The uncertainties of mini-grid solutions are not limited to Jharkhand. India has installed about 4,000 solar mini grids, of which 3,300 are owned or financed by the government, according to a media article which gathered information from Smart Power India, an organisation working to end energy poverty. Out of 3,300, only 5% are operational, said the media article that accessed this data. In another claim, Smart Power states that the country has deployed 14,000 mini and microgrids as of 2019.
What is a mini-grid?
A mini-grid is a decentralised electricity generation system with capacities exceeding 10 kW. It caters to various needs such as homes, businesses, institutions and small industries. Micro-grids are smaller systems with capacities below 10 kW. They operate independent of the electricity grid.

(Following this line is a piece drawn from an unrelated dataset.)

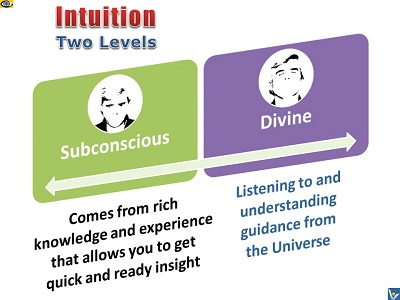 Intuition 2 Levels: Subconscious and Divine Intuitiion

Gupta categorises mini-grids into three ownership types: public, private, and philanthropy-backed. In his experience, he finds public sector mini-grids face significant maintenance hurdles due to lack of monitoring mechanism, whereas privately-owned solutions grapple with higher costs. On the other hand, the philanthropy-supported model involves a modest fee and can provide accessible electricity to communities, but is dependent on continued philanthropic support.
A solution to energy poverty
According to a World Bank report from 2022, the global electrification rate reached 91% in 2020, significantly reducing the number of people without electricity access to around 733 million — compared to approximately 1 billion people in 2016 and 1.2 billion in 2010.

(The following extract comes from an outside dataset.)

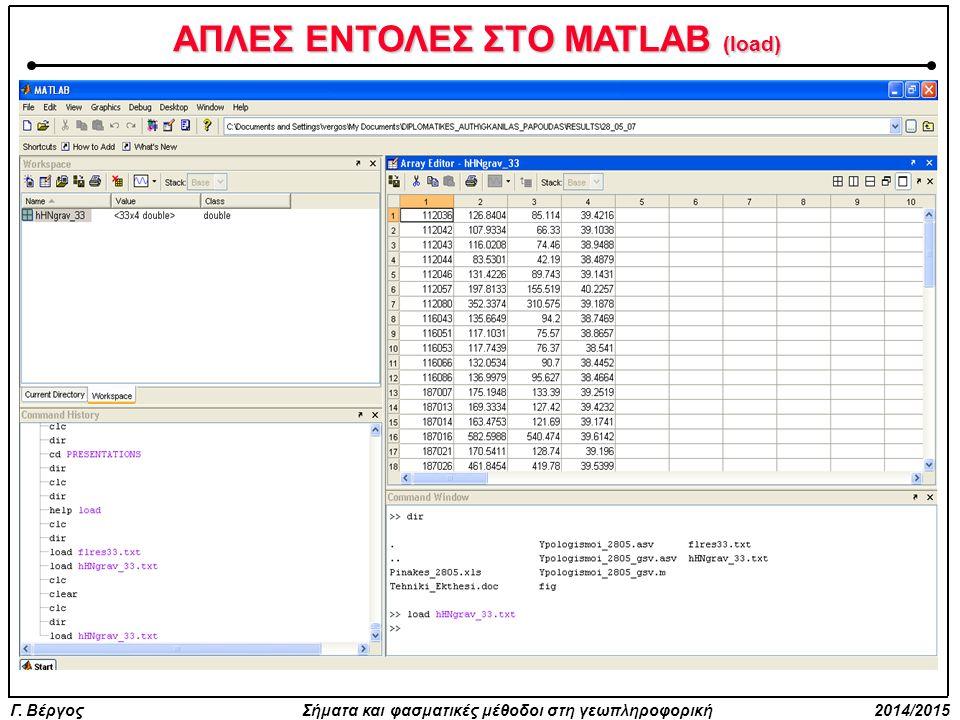 ΑΠΛΕΣ ΕΝΤΟΛΕΣ ΣΤΟ MATLAB (load)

Between 2010 and 2018, an average of 130 million people, globally, gained access to electricity annually. During this period, India connected nearly all villages to its grid through targeted interventions. By 2019, India declared 99% household electrification after which it moved from the third to the seventeenth position on the list of countries with the highest access deficits.
However, recent years have seen a slowdown in the pace of electrification, globally, raising concerns about the global aspiration to achieve affordable, reliable, sustainable and modern energy for all by 2030, as per the Sustainable Development Goals (SDG 7). Director General of International Solar Alliance, Ajay Mathur says, “Globally, we are not on track to achieve the energy-related SDG (SDG7) by 2030.”
As per current estimates, about 650 million people (9% of the global population) would be left without access to electricity by 2030. This inaccessibility is particularly acute in sub-Saharan Africa and in rural areas in almost all developing countries, says Mathur.
As the pace of grid infrastructure development decelerates, many experts and international organisations are turning to mini-grids as a potential solution.
International Solar Alliance (ISA) is a partner organisation to India’s G20 Presidency for 2023 and, as part of its deliberation on energy transition, published a report on July 20 this year which says that around 59% of the unelectrified population can be best suited for electrification through solar-powered mini-grids.
Debajit Palit, a professor of energy at NTPC School of Business, told Mongabay-India that in numerous African countries, extending transmission lines to remote regions incurs significant expenses. Opting for local generation through mini-grids close to the demand proves far more cost-effective than extending transmission lines.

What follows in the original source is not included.